*REQUISITOS DAS TAREFAS*:
• 1. No trecho sobre a poesia de Ascenso, quais poemas exemplificam cenas e eventos da vida cotidiana nordestina?
• 2. Estenda o trecho sobre a poesia de Ascenso, começando logo depois da última frase.

Os textos desta série foram tirados da “Introdução”
de Catimbó,
Cana Caiana e Xenhenhém, edição da
Martins Fontes, de 2008 (xiii–xxxvi). Direitos reservados.
A filosofia do Sertão
Um segundo núcleo temático
característico da poesia de Ascenso reúne poemas cujo mote são cenas e eventos
da vida cotidiana nordestina, a exemplo de “A Cavalhada” e “A pega do boi”. Uma
outra série de poemas de Ascenso tem por temática central algum tipo de crítica
ou denúncia. Alguns são casos evidentes de como a superfície do regional e do
folclórico pode enganar o leitor desavisado. “Sertão” é uma espécie de anúncio
da seca próxima, da morte, prelúdio de uma desgraça. O poema começa enunciando
nomes de lugares, que dão à primeira estrofe uma sonoridade toda especial.
Quando o próprio Ascendo recita o poema[1],
os primeiros versos são divididos em duas partes contrastantes, a primeira em
tom ascendente (“Sertão!”) e a segunda em tom descendente, grave (“— Jatobá!”).

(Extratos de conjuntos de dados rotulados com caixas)

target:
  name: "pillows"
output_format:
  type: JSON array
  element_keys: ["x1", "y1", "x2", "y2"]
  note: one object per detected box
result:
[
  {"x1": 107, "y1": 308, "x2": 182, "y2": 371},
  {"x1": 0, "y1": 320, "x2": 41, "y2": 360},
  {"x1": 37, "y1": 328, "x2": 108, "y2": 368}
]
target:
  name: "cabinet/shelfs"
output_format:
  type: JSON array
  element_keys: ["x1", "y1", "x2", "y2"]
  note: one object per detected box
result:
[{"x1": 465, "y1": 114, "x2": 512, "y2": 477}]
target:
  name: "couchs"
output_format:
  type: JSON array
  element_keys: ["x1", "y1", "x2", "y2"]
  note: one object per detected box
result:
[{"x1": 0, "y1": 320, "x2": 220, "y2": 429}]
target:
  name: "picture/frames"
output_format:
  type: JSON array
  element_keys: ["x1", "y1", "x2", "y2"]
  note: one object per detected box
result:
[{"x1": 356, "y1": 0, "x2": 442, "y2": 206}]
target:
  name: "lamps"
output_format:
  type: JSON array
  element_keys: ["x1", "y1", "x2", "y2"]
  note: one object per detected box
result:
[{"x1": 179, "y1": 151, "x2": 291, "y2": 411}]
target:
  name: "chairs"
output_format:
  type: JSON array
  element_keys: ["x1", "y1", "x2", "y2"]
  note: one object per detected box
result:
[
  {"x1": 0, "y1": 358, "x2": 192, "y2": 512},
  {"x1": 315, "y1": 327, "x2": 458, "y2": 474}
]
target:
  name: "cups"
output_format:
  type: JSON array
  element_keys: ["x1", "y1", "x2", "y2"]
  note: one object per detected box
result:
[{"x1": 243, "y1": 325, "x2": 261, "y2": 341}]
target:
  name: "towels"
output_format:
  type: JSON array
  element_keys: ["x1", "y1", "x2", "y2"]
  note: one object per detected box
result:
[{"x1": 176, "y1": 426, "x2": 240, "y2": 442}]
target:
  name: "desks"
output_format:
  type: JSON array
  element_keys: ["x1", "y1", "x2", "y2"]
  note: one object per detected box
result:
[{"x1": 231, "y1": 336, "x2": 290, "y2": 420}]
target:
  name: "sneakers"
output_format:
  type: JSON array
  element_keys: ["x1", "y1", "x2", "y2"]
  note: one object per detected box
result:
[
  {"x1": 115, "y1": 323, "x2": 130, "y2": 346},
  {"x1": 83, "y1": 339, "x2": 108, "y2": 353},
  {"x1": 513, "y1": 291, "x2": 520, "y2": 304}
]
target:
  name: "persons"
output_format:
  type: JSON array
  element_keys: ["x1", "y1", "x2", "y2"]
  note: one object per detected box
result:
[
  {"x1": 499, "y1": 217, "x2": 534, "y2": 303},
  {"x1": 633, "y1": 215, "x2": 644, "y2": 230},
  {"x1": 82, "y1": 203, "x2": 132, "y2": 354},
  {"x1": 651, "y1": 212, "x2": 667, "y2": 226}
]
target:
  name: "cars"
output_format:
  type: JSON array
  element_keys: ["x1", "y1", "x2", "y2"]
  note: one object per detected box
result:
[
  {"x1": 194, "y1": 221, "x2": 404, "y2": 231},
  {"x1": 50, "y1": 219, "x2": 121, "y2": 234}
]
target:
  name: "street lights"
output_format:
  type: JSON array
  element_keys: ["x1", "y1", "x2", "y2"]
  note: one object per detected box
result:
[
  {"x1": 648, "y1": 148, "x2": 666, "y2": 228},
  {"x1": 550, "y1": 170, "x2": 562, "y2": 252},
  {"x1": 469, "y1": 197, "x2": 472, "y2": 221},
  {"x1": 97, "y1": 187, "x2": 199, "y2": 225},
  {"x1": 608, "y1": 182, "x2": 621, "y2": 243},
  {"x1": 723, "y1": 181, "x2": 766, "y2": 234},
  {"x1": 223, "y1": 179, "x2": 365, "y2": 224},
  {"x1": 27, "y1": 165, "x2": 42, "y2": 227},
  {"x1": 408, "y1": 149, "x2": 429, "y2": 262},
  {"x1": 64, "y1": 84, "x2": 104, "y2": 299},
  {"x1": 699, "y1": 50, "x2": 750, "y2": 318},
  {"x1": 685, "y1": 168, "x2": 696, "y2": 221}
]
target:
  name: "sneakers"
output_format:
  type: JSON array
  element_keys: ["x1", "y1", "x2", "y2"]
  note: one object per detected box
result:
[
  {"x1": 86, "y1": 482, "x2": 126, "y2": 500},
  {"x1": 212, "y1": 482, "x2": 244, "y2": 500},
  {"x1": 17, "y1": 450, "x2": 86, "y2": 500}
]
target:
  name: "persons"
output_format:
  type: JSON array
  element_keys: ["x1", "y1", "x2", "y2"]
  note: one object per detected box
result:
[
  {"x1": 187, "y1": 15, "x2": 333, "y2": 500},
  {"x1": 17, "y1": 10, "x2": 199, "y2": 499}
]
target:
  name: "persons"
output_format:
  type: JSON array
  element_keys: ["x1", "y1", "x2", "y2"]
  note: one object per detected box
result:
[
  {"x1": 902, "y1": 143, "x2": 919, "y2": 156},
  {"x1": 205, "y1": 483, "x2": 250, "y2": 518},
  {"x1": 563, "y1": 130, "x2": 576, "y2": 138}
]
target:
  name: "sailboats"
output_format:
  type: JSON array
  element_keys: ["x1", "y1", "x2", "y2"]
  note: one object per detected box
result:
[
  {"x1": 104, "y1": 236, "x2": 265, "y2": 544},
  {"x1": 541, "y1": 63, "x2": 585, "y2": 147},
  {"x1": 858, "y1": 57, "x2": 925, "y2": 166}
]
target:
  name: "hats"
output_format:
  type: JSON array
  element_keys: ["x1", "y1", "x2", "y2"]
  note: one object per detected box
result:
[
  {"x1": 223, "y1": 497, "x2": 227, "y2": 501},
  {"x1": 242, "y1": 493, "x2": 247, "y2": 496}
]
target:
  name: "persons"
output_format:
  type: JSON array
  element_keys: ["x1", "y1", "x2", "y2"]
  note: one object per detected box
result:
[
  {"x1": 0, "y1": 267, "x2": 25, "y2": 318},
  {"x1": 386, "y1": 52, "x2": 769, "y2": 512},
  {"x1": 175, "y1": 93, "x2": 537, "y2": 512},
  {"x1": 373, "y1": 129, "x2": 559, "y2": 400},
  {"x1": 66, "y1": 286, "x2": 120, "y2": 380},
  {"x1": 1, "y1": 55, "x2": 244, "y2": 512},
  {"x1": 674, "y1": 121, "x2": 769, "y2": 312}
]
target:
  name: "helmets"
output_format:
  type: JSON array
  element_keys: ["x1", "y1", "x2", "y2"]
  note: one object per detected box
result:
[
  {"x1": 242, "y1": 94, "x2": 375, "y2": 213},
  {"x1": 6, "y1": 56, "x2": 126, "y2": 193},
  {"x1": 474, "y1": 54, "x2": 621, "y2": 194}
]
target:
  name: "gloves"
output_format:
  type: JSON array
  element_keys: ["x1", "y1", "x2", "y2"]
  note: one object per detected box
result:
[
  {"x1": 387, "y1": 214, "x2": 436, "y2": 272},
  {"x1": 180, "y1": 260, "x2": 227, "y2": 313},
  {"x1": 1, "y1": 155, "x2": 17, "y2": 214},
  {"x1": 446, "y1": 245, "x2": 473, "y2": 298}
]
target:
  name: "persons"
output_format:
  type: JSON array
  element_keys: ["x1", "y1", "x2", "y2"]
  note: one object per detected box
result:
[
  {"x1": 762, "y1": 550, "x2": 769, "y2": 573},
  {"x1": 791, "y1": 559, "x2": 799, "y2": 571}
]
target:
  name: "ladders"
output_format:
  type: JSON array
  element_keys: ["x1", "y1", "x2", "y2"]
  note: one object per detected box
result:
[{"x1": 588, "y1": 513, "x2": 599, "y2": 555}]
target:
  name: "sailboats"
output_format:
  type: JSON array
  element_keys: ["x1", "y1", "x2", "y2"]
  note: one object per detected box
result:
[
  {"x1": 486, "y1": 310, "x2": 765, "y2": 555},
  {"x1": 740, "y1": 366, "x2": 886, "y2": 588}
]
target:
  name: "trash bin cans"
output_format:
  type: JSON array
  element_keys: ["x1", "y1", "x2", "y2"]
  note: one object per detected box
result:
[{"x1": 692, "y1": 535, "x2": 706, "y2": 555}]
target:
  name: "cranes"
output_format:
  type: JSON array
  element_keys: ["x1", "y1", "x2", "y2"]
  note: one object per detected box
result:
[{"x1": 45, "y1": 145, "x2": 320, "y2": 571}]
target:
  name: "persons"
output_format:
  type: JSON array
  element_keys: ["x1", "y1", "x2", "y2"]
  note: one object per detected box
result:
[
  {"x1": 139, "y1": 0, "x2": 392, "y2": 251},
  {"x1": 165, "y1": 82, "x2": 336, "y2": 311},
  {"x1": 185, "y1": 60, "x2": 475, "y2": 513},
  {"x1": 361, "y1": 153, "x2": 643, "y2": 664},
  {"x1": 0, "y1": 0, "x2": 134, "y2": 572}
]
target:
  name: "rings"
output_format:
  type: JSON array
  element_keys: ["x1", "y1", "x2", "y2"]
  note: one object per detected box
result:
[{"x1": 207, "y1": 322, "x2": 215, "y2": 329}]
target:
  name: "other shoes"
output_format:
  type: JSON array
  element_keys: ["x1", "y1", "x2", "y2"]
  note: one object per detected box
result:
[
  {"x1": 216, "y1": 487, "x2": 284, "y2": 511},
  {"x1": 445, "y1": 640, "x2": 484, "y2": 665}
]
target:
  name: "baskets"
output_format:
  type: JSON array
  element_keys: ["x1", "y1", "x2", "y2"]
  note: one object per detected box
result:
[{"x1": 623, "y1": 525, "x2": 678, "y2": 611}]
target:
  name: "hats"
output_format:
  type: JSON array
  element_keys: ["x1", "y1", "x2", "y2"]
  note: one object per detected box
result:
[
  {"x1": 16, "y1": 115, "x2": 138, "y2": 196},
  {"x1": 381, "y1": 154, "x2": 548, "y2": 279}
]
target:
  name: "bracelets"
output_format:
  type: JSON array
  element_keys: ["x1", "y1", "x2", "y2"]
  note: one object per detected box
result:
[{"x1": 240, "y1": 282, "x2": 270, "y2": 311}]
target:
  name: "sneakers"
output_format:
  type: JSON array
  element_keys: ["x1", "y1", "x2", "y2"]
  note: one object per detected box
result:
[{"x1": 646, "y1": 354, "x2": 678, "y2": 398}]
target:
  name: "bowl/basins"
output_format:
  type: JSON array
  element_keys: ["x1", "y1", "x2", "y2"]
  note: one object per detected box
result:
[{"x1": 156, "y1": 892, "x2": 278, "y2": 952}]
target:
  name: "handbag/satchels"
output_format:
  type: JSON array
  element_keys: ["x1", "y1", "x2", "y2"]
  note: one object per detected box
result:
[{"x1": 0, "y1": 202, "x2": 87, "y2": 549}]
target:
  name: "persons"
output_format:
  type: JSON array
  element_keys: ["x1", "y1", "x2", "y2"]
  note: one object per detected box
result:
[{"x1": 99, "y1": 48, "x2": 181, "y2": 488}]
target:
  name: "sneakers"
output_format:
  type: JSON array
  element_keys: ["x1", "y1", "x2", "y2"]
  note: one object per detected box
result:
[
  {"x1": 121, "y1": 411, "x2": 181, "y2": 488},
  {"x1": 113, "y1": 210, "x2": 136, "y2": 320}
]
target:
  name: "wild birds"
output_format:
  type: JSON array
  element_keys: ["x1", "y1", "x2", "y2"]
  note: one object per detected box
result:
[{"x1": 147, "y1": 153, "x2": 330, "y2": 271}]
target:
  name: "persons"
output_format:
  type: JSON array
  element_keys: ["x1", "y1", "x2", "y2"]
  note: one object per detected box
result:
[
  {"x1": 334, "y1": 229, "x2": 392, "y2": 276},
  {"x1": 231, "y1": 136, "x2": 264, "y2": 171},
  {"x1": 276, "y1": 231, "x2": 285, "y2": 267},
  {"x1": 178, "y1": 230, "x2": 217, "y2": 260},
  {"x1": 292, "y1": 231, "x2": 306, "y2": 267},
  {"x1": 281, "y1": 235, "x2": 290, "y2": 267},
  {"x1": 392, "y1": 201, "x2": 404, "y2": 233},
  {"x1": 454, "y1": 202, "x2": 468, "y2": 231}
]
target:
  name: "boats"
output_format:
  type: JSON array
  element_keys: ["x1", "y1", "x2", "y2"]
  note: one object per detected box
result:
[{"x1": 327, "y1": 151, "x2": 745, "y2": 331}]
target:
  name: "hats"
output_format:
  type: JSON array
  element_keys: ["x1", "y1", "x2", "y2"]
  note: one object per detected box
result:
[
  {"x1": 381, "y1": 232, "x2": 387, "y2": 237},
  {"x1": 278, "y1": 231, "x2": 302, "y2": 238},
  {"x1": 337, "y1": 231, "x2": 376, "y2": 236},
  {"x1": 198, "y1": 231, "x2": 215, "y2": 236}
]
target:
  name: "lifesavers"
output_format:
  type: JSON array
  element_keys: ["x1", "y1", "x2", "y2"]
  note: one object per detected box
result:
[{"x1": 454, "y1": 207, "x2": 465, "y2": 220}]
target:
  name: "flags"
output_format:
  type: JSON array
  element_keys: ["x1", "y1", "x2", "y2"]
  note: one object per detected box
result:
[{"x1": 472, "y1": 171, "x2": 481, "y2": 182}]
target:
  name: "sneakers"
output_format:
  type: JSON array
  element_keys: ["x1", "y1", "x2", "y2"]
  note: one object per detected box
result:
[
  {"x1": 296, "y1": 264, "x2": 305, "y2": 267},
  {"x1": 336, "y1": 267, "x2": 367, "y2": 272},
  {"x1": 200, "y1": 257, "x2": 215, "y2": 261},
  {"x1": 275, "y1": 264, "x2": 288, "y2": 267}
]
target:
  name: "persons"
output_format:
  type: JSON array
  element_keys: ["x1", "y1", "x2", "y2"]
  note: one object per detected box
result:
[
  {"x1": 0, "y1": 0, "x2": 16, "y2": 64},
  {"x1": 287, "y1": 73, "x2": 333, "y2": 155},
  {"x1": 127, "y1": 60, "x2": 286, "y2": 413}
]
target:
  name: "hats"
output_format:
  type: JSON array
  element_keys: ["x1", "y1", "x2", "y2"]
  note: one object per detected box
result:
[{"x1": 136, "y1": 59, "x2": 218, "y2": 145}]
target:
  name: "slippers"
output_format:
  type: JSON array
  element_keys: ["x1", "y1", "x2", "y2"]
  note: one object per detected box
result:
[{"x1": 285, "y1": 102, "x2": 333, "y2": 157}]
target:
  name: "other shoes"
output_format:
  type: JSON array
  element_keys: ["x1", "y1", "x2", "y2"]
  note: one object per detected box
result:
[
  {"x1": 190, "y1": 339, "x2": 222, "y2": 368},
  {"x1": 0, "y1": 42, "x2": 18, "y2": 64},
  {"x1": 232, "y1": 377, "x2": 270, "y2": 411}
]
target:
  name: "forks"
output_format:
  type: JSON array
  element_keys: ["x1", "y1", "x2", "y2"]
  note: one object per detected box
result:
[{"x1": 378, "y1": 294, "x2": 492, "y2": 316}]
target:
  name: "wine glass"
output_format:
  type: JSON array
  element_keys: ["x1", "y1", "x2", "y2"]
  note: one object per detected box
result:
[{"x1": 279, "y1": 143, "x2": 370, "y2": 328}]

*RESPOSTAS POR TAREFA*:
• 1. “A Cavalhada” e “A pega do boi”.

• 2.
Depois, uma seqüência de estrofes curtas, de dois versos, traça um quadro bastante
poético, com reses, bodes e “ovelhinas ternas”. O poema todo é muito lento,
como um aboio. E marca uma temporalidade igualmente lenta, com uma musicalidade
grave. Diferentes onomatopéias enriquecem o poema do ponto de vista sonoro,
dominando três estrofes.
Nesse
cenário pastoril, são sutilmente colocados os elementos que prenunciam a ruína:
os “tristes bodes patriarcais” e “o sino da igreja velha”. Eles introduzem o
verso agourento: “O sol é vermelho como um tição!”. Um comboio move-se
lentamente, e os tangerinos cantam uma ladainha para Lampião, criando uma ponte
mais direta para o desfecho do poema, com “o urro do boi no alto da serra”,
diante dos “horizontes cada vez mais limpos”. O urro do animal corresponde à
voz dos profetas “anunciadores de desgraças...”. A seca, que traz a morte, é
metáfora de um outro fenômeno devastador, o avanço da civilização do automóvel (Ford) e da
luz elétrica, que por onde passa vai matando a poesia. Nesse sentido, o aboio
do poema é também o lamento de sua própria desaparição. Paradoxalmente, o tempo
e o espaço do poema permitem que o aboio, ameaçado pela civilização, subsista.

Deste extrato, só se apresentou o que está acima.